Conductivity and transparency are two properties mutually exclusive in nature. Thus, transparent conductors are complex engineered systems that required fine levels of defect control and tuning.
The basic requirements for TCOs have been covered by many authors but were originally presented by Hamberg and Granqvist: The first requirement is a host oxide with a band gap in excess of 3.1 eV. Smaller band-gap hosts can be used, relying upon the well-known Burstein-Moss shift with doping to increase to the effective optical gap to greater than 3.1 eV. Second, there can be no interband transitions less than 3.1 eV in energy. This limits consideration to cations with filled d-shells, such as 3d10 Cu+, Zn2+ and Ga3+ and 4d10 Ag+ , Cd2+ , In3+ and Sn4+. These criteria ensures visible transparency, but not conductivity. The third TCO requirement is the ability to degenerately dope the oxide hosts with carrier contents in excess of 1020 cm-3. But carrier content alone does not guarantee high electrical conductivity.

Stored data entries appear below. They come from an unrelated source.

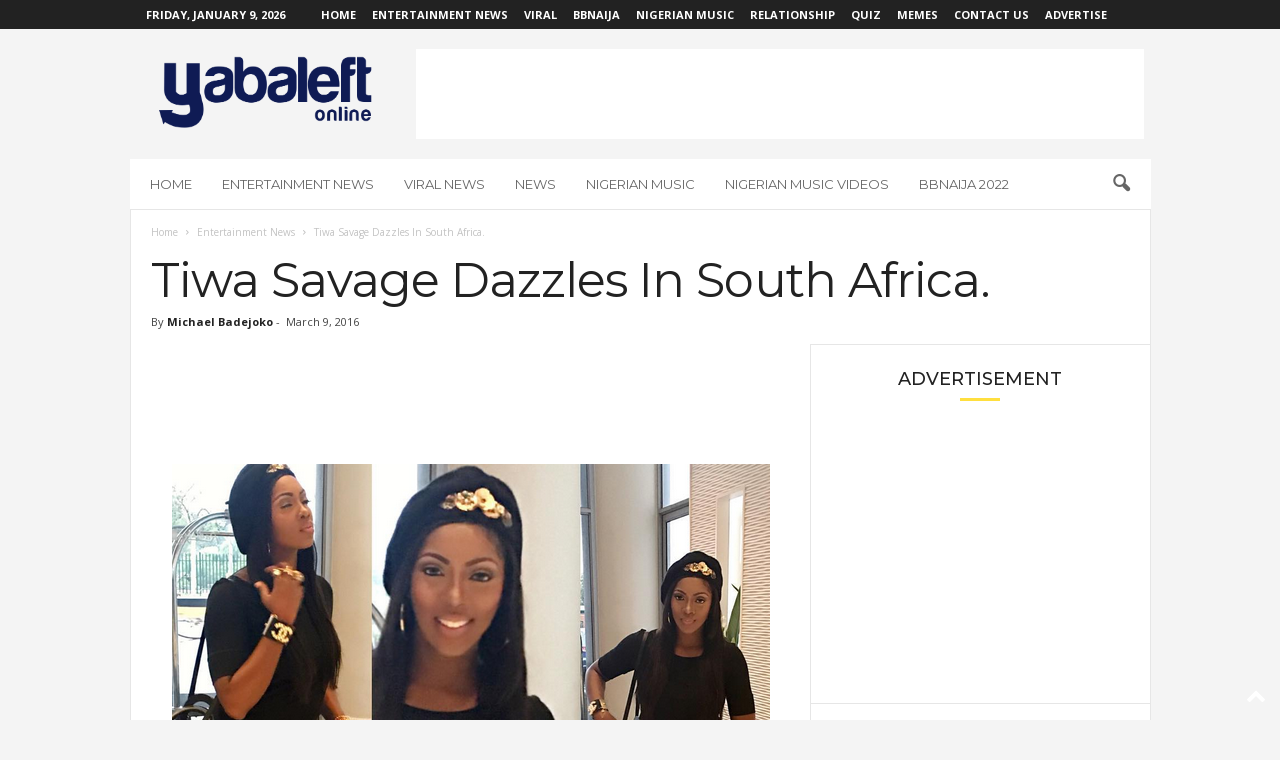

--- FILE ---
content_type: text/html; charset=utf-8
request_url: https://www.google.com/recaptcha/api2/aframe
body_size: 268
content:
<!DOCTYPE HTML><html><head><meta http-equiv="content-type" content="text/html; charset=UTF-8"></head><body><script nonce="bOz6Jtru5hMCcRx8_Np4BQ">/** Anti-fraud and anti-abuse applications only. See google.com/recaptcha */ try{var clients={'sodar':'https://pagead2.googlesyndication.com/pagead/sodar?'};window.addEventListener("message",function(a){try{if(a.source===window.parent){var b=JSON.parse(a.data);var c=clients[b['id']];if(c){var d=document.createElement('img');d.src=c+b['params']+'&rc='+(localStorage.getItem("rc::a")?sessionStorage.getItem("rc::b"):"");window.document.body.appendChild(d);sessionStorage.setItem("rc::e",parseInt(sessionStorage.getItem("rc::e")||0)+1);localStorage.setItem("rc::h",'1767994328422');}}}catch(b){}});window.parent.postMessage("_grecaptcha_ready", "*");}catch(b){}</script></body></html>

The final requirement is a highly dispersed conduction band (for n-types) or valence band (for p-types), leading to high electron or hole mobilities.

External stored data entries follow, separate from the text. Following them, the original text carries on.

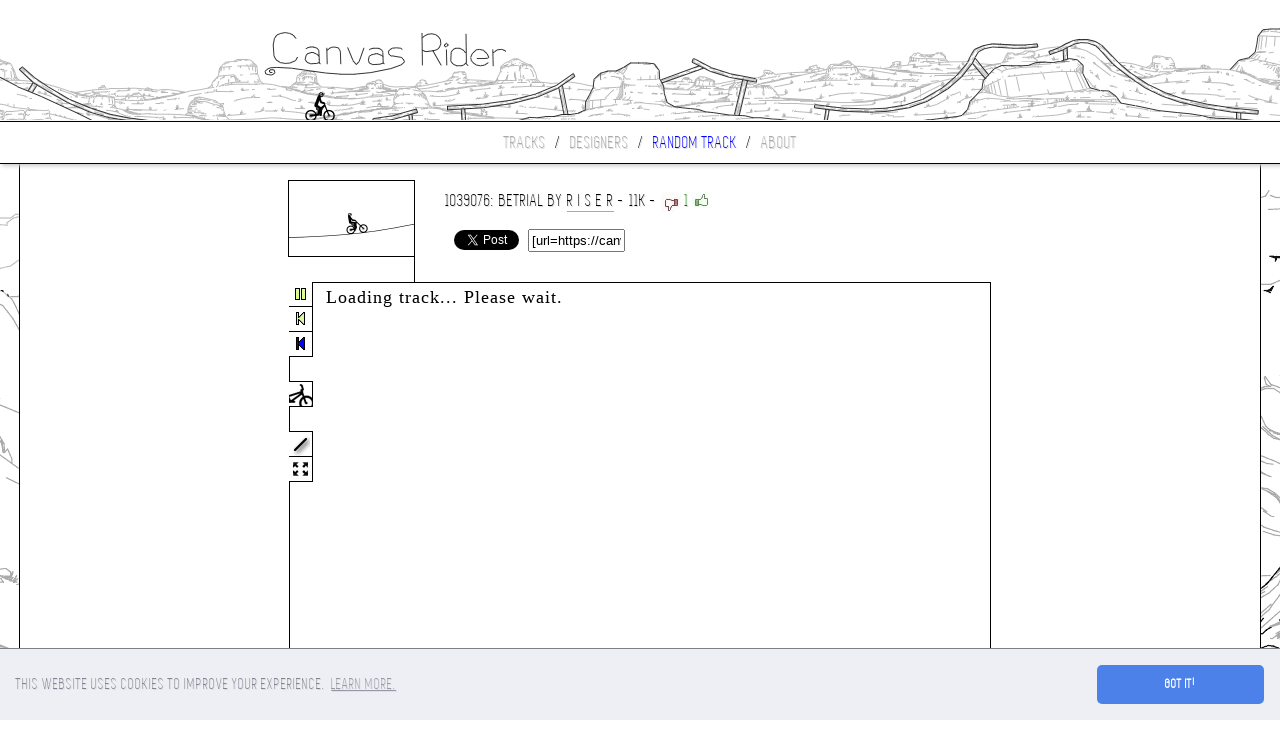

--- FILE ---
content_type: text/html; charset=utf-8
request_url: https://www.google.com/recaptcha/api2/aframe
body_size: 265
content:
<!DOCTYPE HTML><html><head><meta http-equiv="content-type" content="text/html; charset=UTF-8"></head><body><script nonce="_Z05_p5f8b-TwZ6wsupi4g">/** Anti-fraud and anti-abuse applications only. See google.com/recaptcha */ try{var clients={'sodar':'https://pagead2.googlesyndication.com/pagead/sodar?'};window.addEventListener("message",function(a){try{if(a.source===window.parent){var b=JSON.parse(a.data);var c=clients[b['id']];if(c){var d=document.createElement('img');d.src=c+b['params']+'&rc='+(localStorage.getItem("rc::a")?sessionStorage.getItem("rc::b"):"");window.document.body.appendChild(d);sessionStorage.setItem("rc::e",parseInt(sessionStorage.getItem("rc::e")||0)+1);localStorage.setItem("rc::h",'1764966578714');}}}catch(b){}});window.parent.postMessage("_grecaptcha_ready", "*");}catch(b){}</script></body></html>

For the purpose of achieving high efficiency heterojunction solar cells with cumulative series resistance loses < 1.5 Ohms.cm2 the sheet resistance of the front TCO needs to be below 45 Ohms/sq. The typical approach use to achieve these values is to vary the doping concentration of the TCO, thus tuning the electron concentration. The ultimate problem with this approach is the free-carrier absorption that rises in the near IR product of the high electron concentration. Based on this one can conclude that the best parameter to adjust is mobility, however, this has proven the most difficult parameter to control since 1902 when the first TCO was synthesized.